[Begin Dataset rows]

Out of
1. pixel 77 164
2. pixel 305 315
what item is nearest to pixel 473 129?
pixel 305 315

[End Dataset rows]
[Begin Dataset rows]

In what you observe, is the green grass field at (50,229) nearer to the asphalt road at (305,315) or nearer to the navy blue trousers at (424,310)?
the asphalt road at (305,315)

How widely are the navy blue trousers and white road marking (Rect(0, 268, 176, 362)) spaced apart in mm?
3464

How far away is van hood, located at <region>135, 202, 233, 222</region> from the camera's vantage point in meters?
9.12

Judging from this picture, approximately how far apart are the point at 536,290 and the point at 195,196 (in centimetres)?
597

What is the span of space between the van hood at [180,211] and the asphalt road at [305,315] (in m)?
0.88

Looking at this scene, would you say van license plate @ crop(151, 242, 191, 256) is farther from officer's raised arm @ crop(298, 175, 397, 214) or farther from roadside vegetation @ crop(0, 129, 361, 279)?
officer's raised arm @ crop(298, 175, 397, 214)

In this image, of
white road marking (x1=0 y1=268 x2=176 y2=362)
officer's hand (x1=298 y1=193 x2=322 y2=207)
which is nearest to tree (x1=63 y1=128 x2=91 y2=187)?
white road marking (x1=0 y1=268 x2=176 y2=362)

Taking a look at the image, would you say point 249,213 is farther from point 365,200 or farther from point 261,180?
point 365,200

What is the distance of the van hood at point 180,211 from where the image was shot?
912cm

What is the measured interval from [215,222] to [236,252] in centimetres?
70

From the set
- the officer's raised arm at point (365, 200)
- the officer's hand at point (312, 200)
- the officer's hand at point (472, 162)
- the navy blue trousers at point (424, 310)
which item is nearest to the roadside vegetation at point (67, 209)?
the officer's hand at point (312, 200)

[End Dataset rows]

| To be done |
Copy out each line of the records above that contains the word "blue". Case counts, so uppercase and lowercase letters do not match each other.

| Finished exercise |
In what you observe, is the green grass field at (50,229) nearer to the asphalt road at (305,315) or nearer to the navy blue trousers at (424,310)?
How widely are the navy blue trousers and white road marking (Rect(0, 268, 176, 362)) spaced apart in mm?
- the navy blue trousers at point (424, 310)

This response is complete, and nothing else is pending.